Lab 5 - Hash Tables

Lab goals:


An Introduction to Hash Tables

A hash table is an efficient data structure for maintaining a collection of key-to-value mappings. The operations supported by a hash table typically include: insert a key-to-value mapping into the collection, lookup a mapping with the specified key, and remove a mapping with the specified key. A hash table is also sometimes referred to as a hash map (as in Java) or a dictionary (as in Python).

A Strawman Approach (with Problems)

An ordinary array can be used to implement a collection of key-to-value mappings. A simple function can be used to compute an array index that is unique over all keys, and the associated value can simply be stored at that index within the array. Generally speaking, this approach is easily implemented, and the operations of insert, lookup, and remove would then run very quickly.

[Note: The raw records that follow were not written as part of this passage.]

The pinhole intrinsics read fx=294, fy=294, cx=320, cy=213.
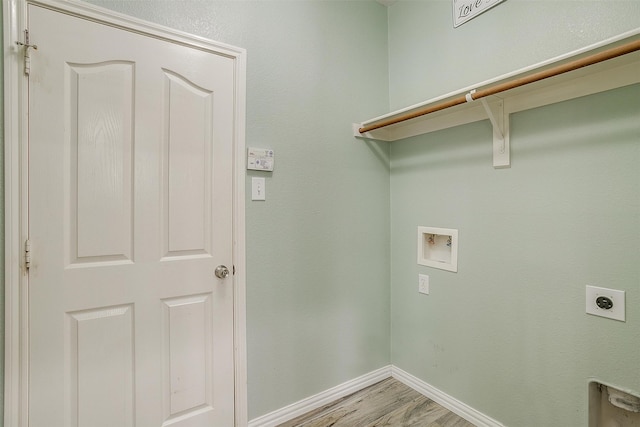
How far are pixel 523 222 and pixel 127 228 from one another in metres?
1.88

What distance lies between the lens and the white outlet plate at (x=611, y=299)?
3.87 feet

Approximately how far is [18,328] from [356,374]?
5.88 ft

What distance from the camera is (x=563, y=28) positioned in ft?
4.36

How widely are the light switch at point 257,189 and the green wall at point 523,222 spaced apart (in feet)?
3.35

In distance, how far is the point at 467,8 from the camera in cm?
169

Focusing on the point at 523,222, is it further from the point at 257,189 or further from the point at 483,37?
the point at 257,189

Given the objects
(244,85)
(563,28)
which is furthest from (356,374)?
(563,28)

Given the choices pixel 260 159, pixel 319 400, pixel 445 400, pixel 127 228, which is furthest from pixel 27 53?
pixel 445 400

However, this approach has a major drawback. The size of the array has to be equal to the range of possible keys. In the general case, it is just not feasible to allocate such a huge array. Moreover, in general, even if it is possible to allocate an array of that size, the array would be very inefficiently used, as the number of keys that are actually in use is usually much smaller than the number of possible keys.

For example, suppose that an array is used to store some value associated with each of the words in a dictionary, using each word as the key. Then, the array size has to be big enough to be able to use as an index any possible combination of letters for some maximum word length. However, only a fraction of character combinations are valid words (and thus would be in the dictionary), and the rest of the entries in the array would be wasted.

A Better Solution: A Hash Table

Using a hash table helps eliminate or greatly reduce the wasted memory of this strawman approach without sacrificing much in terms of its simplicity or speed. As in the strawman solution above, using a hash table uses a function to compute the array index for a given key, but for a hash table, this array index need not be unique for every possible key.

The function used with a hash table is called a hash function and may produce the same array index for more than one possible input; and the resulting hash table allows more than one key-to-value mapping to use the same location (the same index) within the array. When this happens, the situation is called a hash collision, and there are many possible solutions for handling collisions in a hash table.

One common approach for handling such collisions is to create a linked list of all the mappings that collided at that same location in the array (i.e., for which the hash function resulted in the same array index being used). This approach to handling hash collisions is referred to as chaining:

Hash Table

Clearly, collisions are unavoidable when the number of mappings stored in a hash table is greater than the size of the hash table's array. In general, if the array size is never changed, as the number of stored mappings increases, so will the number of collisions as well as the average length of the collision chain linked lists. Adding a new mapping to the hash table is unaffected because it can be done just by computing the array index from the key using the hash function and adding the mapping at the front of the linked list. However, longer linked lists will result in lookup and remove operations taking longer. To solve this problem, a hash table can be made to dynamically grow (or shrink) the size of the array in proportion to the number of stored mappings. In particular, given a hash table of array size m that in total currently stores n mappings, the current load factor for this hash table is defined to be n/m. The hash table's load factor is thus the average length of the collision chains in that hash table. Dynamically growing (or shrinking) the hash table array size can, for example, be used to bound the hash table's load factor to not exceed some specified threshold value.

Hash Functions

Given a key k and a hash function hash(), the associated value for key k is stored at the index hash(k) within the hash table's array. A good hash function in general maps the keys uniformly across the range of array indices and thereby generally keeps collisions to a minimum (i.e., by spreading the mappings evenly across the hash table array). For some kinds of hash table keys, the set of keys that will be encountered may already naturally have an approximately uniform distribution (e.g., generally for keys that are small integers that are sequentially generated when each new item that will be added to the hash table is created). But in many other uses, this is not the case. For example, for the set of all words in English, many more words start with the letter 'a' than with the letter 'x', etc.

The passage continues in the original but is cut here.